Recently I left the mainland of Australia for the first time. I don’t count flying to other lands, since I didn’t experience the same physical separation.
This time my little red Suzuki and I were to be shipped ‘across the dtich’ as they say in Tasmania. From my first glimpse, across the promenade and sandy beach at Port Melbourne, I see that, appropriately, the Spirit of Tasmania vessel is red too.
Station Pier is quaintly old-fashioned, dwarfed by the ship. The actual shoreline is ringed with modern cafés and bars, with the light rail station’s open platform also the entry to a café. It’s so convenient that I think of the mad plot to get rid of the historic Newcastle Railway Station which similarly brings people right to the shore.
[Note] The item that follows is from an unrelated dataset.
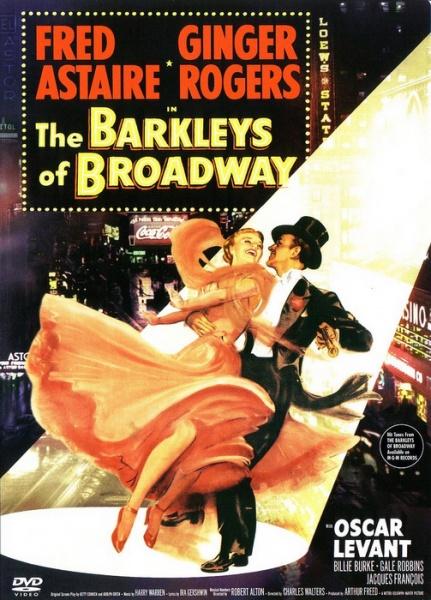 Парочка Баркли с Бродвея - (The Barkleys Of Broadway)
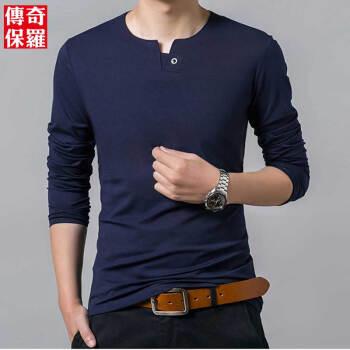 传奇保罗T恤男长袖简约立领单粒扣黑白灰蓝粉棉质 深蓝色 XXXL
The other piers seem familiar, doubtless from Melbourne-based settings for crime shows and grainy grey art films; they are picturesque too — patterns and sculptures in weathered wood.
But it takes ages for the lines of motorhomes and campers, 4WDS and cars, to creep around the loop, long past Customs where I surrender my camping gas bottle. By the time we are nearing the ship itself, the light is fading, the city turning pink. I regret anew that only night sailings are possible in these colder months.
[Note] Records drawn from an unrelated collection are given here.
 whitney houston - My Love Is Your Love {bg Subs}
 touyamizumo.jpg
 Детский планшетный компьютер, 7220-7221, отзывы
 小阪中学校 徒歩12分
I don’t realise that the seagulls will accompany us long into the dark, squawking and wheeling white in the lights above the boat.
Naturally I don’t manage to take a photo while driving into the maw of the ship, but it’s an experience indeed! Past corridors of parked transport trailers bereft of their prime movers, snaking around to go down a ribbed ramp, under a giant hatch that will be shut on top of us, and to be poked and packed into the narrow end with other small cars.
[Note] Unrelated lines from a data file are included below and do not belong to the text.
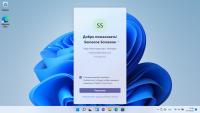 https://3dnews.ru/assets/external/illustrations/2021/10/03/1050468/sm.Win11release-23.200.png
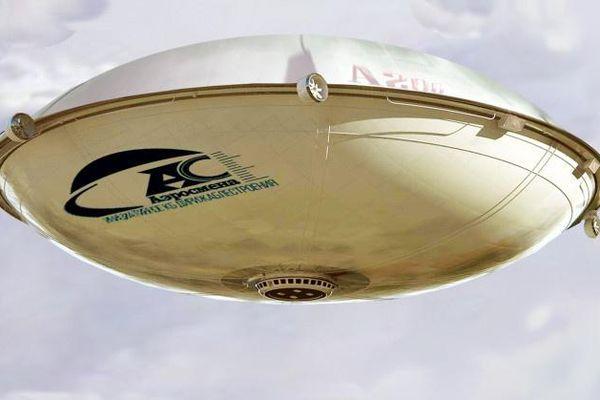 Khí cầu hình đĩa bay chở được 600 tấn hàng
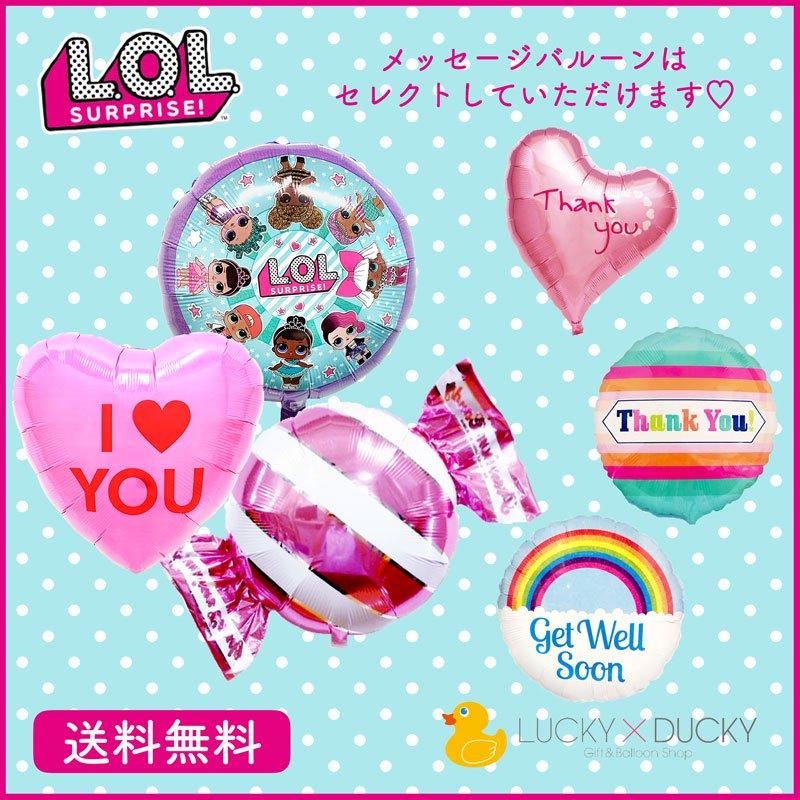 LOLサプライズ&キャンディバルーンの選べるメッセージバルーンセット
(Unfortunately I immediately forget on which level I abandoned the Suzi and will have trouble retrieving it.)
For the next hour, from the spray-dashed deck where only a dozen smokers and I congregate, all I see of Victoria is a seemingly endless thin flat strip of lights.
Twelve sleepless hours later — the ‘ocean recliners’ do not recline enough for sleep — I arrive in cold and wet Devonport, having been unable to see the approaching shore of this almost foreign land, Tasmania. I am disappointed, but too tired to do more than extricate the Suzi and head south to Hobart.